I enjoyed once more meeting Kern, Portia, Paul and Miranda in their current iterations as they grapple with the puzzle that lies at the heart of the colony. But about of the third of the way through, the pace stuttered. Obviously in a book dealing with time loops, there is a degree of repetition. But I did feel that there were just too many dialogues between the ravens that essentially ended up with them being stumped. And while their back and forth was initially amusing, by the final section I frankly hoped that someone in the colony would shoot the wretched birds and save me from yet another conversation between them.

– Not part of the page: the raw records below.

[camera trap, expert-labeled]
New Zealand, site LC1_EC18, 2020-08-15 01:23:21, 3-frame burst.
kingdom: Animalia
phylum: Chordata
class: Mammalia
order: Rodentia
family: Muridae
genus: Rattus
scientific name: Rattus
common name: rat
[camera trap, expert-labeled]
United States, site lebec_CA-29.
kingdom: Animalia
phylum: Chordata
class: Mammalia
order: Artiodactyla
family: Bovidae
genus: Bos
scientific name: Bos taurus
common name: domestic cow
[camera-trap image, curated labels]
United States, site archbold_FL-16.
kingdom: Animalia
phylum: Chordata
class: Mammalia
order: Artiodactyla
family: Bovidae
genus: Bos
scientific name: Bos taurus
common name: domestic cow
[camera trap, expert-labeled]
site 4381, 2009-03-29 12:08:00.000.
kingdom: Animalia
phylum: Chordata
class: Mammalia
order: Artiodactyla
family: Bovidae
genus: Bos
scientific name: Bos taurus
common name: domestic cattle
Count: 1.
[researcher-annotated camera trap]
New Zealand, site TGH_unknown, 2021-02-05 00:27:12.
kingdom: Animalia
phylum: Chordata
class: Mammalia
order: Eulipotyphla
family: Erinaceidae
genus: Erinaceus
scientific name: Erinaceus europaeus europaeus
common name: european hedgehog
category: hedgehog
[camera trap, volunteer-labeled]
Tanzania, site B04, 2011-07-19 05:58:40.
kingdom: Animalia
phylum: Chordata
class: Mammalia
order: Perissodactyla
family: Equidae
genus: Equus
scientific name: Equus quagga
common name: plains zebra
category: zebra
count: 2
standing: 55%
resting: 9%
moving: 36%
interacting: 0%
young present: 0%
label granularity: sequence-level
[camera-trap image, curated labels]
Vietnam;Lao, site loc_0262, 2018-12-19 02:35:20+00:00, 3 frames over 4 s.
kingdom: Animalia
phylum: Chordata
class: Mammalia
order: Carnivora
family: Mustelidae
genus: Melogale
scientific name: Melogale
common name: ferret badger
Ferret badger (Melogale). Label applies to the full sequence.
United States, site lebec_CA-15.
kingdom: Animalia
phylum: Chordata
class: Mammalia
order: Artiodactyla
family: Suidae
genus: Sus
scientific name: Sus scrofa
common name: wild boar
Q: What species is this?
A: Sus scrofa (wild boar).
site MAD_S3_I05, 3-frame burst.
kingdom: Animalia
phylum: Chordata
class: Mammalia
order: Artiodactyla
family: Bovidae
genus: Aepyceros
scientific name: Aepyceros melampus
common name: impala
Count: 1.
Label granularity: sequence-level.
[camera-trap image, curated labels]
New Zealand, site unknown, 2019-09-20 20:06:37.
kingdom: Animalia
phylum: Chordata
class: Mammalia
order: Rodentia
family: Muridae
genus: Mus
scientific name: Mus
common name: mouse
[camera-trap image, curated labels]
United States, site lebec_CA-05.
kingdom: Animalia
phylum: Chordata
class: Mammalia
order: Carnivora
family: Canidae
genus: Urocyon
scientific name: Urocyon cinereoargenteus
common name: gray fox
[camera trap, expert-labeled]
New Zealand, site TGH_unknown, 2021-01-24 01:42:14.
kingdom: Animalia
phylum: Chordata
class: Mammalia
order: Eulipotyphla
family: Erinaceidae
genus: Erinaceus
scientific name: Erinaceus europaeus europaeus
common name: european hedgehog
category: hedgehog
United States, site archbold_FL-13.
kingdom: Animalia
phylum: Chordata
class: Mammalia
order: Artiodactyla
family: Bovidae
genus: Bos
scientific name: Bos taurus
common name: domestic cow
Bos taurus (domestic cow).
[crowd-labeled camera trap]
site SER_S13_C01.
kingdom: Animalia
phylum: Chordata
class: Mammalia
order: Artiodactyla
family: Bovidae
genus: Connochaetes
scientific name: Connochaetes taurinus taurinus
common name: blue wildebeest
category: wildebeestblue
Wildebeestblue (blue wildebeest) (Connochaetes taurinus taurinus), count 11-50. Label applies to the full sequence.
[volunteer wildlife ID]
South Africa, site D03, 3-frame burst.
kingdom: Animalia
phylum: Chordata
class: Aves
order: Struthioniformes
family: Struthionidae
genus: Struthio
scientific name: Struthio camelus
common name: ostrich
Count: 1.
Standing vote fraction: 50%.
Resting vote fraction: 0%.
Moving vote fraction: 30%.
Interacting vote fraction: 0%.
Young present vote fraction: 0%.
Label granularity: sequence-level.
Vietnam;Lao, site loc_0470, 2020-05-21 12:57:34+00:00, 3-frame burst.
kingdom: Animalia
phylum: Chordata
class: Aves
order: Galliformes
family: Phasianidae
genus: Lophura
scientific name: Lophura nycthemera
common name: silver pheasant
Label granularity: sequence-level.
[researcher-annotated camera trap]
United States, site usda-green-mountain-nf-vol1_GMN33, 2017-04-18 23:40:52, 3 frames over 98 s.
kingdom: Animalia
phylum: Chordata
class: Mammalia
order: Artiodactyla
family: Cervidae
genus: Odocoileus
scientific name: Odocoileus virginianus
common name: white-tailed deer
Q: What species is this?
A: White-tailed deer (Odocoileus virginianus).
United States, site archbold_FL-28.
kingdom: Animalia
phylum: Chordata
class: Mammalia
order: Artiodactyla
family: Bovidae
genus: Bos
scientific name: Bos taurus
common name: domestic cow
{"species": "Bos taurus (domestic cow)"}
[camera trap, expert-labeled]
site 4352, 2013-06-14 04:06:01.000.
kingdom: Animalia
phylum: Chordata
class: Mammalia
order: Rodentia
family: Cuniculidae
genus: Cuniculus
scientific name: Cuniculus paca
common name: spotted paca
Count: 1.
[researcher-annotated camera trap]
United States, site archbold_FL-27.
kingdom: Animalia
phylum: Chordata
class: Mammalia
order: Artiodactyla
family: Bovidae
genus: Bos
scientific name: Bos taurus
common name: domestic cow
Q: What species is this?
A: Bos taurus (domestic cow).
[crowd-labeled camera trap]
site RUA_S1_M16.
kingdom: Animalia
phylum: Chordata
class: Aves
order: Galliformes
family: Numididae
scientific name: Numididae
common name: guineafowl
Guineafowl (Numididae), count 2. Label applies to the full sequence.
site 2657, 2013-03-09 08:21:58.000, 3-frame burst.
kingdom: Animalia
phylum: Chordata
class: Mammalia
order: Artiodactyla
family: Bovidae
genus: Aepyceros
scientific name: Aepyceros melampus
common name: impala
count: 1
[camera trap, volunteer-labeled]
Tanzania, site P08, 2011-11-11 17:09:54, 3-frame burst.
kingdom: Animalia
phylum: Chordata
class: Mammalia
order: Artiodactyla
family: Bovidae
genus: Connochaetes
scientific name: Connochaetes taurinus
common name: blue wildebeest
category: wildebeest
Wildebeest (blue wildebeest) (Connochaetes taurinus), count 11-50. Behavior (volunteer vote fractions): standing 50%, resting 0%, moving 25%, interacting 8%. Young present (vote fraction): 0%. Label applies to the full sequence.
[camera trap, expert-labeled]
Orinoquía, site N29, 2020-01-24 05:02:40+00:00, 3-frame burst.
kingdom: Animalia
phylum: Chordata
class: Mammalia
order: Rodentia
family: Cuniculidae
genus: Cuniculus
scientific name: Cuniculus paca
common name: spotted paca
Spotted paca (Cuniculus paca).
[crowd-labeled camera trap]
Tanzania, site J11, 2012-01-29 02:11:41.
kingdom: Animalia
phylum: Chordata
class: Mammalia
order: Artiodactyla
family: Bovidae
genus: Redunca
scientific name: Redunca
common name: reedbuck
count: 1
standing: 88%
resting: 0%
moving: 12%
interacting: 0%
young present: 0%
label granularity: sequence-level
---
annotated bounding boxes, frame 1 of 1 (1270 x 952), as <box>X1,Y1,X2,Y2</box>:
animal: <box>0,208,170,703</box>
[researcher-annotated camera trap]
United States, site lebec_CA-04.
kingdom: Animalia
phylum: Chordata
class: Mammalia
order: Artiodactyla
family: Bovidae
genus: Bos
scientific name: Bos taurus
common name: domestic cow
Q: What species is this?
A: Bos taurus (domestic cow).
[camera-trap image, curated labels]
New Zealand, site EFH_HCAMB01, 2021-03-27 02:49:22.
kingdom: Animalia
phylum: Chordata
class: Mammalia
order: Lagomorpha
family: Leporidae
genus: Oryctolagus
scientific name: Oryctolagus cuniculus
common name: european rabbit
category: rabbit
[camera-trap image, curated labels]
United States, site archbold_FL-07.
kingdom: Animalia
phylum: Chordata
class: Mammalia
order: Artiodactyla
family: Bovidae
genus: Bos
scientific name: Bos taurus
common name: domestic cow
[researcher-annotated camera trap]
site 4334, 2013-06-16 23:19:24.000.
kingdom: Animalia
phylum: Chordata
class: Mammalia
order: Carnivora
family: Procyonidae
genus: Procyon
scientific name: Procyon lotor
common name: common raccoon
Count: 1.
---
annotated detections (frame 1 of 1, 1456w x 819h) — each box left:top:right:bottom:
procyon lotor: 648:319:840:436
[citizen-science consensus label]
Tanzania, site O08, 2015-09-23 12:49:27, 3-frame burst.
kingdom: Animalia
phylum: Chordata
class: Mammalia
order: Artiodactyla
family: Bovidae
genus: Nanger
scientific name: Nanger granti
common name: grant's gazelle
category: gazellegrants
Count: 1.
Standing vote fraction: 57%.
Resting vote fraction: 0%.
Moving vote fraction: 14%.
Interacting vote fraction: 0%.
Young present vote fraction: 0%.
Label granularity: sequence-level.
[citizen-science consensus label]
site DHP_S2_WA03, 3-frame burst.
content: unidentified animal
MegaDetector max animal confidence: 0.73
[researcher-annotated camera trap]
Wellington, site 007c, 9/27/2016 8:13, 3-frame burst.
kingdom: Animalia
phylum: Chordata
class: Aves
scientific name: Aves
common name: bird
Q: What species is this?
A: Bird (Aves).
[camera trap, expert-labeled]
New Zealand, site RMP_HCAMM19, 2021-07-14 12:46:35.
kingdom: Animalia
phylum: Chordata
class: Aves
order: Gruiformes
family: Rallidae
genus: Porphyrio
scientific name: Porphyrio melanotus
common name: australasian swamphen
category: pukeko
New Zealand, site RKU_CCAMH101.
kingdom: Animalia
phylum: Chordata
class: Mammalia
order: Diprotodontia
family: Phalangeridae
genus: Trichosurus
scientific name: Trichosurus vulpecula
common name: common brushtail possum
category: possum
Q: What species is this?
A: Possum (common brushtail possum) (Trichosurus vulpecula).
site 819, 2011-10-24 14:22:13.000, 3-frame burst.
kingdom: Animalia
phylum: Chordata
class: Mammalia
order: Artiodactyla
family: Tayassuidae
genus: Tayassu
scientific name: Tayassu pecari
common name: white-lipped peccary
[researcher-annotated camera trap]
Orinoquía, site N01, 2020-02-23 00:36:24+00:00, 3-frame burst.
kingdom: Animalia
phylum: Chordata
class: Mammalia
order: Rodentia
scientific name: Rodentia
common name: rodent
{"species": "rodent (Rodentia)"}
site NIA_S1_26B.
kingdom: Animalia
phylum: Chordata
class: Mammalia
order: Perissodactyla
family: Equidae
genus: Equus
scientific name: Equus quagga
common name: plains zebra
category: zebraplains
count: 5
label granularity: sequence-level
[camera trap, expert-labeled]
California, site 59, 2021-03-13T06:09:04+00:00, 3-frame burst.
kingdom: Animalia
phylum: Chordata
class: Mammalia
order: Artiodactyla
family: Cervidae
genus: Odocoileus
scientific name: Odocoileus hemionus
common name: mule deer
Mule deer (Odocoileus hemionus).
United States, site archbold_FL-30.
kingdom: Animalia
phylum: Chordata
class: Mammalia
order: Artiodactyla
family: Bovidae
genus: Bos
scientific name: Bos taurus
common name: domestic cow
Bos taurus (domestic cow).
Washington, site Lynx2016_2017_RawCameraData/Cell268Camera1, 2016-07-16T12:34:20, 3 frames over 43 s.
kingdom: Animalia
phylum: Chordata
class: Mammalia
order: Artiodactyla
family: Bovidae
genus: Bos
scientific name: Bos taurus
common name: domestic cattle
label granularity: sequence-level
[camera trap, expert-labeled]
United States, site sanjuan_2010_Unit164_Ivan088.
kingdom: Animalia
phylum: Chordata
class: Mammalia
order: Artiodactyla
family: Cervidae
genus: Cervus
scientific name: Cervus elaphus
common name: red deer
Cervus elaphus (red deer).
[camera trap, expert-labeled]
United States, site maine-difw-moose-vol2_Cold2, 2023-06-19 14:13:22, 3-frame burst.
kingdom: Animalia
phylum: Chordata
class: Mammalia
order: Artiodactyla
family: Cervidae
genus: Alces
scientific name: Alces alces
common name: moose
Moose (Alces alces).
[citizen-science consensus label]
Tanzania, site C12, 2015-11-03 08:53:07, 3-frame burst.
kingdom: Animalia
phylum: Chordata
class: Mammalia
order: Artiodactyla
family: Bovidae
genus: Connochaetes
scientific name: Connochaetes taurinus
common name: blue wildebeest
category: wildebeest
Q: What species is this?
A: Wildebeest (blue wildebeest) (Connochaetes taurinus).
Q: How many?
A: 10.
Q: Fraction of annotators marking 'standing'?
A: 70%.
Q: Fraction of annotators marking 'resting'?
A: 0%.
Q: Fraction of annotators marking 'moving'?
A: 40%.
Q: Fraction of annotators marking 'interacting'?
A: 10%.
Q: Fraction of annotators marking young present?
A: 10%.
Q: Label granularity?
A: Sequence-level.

Fortunately, Liff’s predicament and Miranda’s quirky character kept me turning the pages, along with the examination of memory, guilt and the role of outsiders within a closed society, all of which were nested within the story. The pace once more picked up again in the final section as Tchaikovsky drew all the elements together. I thoroughly enjoyed the ending, which left me moved. I don’t recommend you tuck into this one if you haven’t read at least one of the previous books in the series. Besides, Children of Time is definitely a treat if you haven’t yet had the pleasure. And while in my opinion, neither of the subsequent books in the series quite reach the same heights, both are interesting and thought-provoking reads. While I obtained an arc of Children of Memory from the publishers via Netgalley, the opinions I have expressed are unbiased and my own.